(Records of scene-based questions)
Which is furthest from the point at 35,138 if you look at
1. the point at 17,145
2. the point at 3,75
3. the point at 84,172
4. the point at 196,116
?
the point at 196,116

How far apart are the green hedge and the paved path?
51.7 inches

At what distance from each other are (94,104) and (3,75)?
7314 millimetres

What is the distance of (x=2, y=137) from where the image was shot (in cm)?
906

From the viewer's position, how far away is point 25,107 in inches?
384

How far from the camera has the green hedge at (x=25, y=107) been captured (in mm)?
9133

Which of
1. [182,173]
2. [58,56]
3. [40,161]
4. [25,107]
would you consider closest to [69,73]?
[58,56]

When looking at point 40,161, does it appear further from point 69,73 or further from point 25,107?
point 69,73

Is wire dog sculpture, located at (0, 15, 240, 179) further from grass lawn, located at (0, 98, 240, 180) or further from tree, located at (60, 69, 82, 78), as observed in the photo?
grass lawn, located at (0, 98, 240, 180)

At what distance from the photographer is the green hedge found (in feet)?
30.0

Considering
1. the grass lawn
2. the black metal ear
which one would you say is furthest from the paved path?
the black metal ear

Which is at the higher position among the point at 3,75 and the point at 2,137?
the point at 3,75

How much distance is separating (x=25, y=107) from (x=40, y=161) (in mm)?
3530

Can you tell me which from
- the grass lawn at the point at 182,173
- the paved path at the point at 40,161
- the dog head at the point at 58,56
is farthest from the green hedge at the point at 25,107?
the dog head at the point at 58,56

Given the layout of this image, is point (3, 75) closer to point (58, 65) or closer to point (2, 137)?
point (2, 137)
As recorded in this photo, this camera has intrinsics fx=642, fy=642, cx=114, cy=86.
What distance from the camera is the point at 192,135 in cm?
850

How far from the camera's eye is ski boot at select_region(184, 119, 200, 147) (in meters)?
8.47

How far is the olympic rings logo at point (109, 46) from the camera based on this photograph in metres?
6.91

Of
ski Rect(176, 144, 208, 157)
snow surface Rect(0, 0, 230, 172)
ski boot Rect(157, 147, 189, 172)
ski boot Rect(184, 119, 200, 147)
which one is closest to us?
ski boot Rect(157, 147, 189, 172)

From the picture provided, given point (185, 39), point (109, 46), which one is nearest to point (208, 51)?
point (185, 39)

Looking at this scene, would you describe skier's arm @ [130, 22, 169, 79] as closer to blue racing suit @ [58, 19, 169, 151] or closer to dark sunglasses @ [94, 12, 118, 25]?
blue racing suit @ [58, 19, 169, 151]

> CHALLENGE:
Reproduce the listing above verbatim, from first line to last.

> ANSWER:
Which is furthest from the point at 35,138 if you look at
1. the point at 17,145
2. the point at 3,75
3. the point at 84,172
4. the point at 196,116
?
the point at 196,116

How far apart are the green hedge and the paved path?
51.7 inches

At what distance from each other are (94,104) and (3,75)?
7314 millimetres

What is the distance of (x=2, y=137) from where the image was shot (in cm)?
906

From the viewer's position, how far away is point 25,107 in inches?
384

How far from the camera has the green hedge at (x=25, y=107) been captured (in mm)?
9133

Which of
1. [182,173]
2. [58,56]
3. [40,161]
4. [25,107]
would you consider closest to [69,73]?
[58,56]

When looking at point 40,161, does it appear further from point 69,73 or further from point 25,107?
point 69,73

Is wire dog sculpture, located at (0, 15, 240, 179) further from grass lawn, located at (0, 98, 240, 180) or further from tree, located at (60, 69, 82, 78), as observed in the photo?
grass lawn, located at (0, 98, 240, 180)

At what distance from the photographer is the green hedge found (in feet)?
30.0

Considering
1. the grass lawn
2. the black metal ear
which one would you say is furthest from the paved path?
the black metal ear

Which is at the higher position among the point at 3,75 and the point at 2,137?
the point at 3,75

How much distance is separating (x=25, y=107) from (x=40, y=161) (in mm)?
3530

Can you tell me which from
- the grass lawn at the point at 182,173
- the paved path at the point at 40,161
- the dog head at the point at 58,56
is farthest from the green hedge at the point at 25,107?
the dog head at the point at 58,56

Given the layout of this image, is point (3, 75) closer to point (58, 65) or closer to point (2, 137)?
point (2, 137)
As recorded in this photo, this camera has intrinsics fx=642, fy=642, cx=114, cy=86.
What distance from the camera is the point at 192,135 in cm?
850

How far from the camera's eye is ski boot at select_region(184, 119, 200, 147) (in meters)?
8.47

How far is the olympic rings logo at point (109, 46) from the camera based on this photograph in metres?
6.91

Of
ski Rect(176, 144, 208, 157)
snow surface Rect(0, 0, 230, 172)
ski boot Rect(157, 147, 189, 172)
ski boot Rect(184, 119, 200, 147)
which one is closest to us?
ski boot Rect(157, 147, 189, 172)

From the picture provided, given point (185, 39), point (109, 46), which one is nearest to point (208, 51)?
point (185, 39)

Looking at this scene, would you describe skier's arm @ [130, 22, 169, 79] as closer to blue racing suit @ [58, 19, 169, 151] or closer to dark sunglasses @ [94, 12, 118, 25]?
blue racing suit @ [58, 19, 169, 151]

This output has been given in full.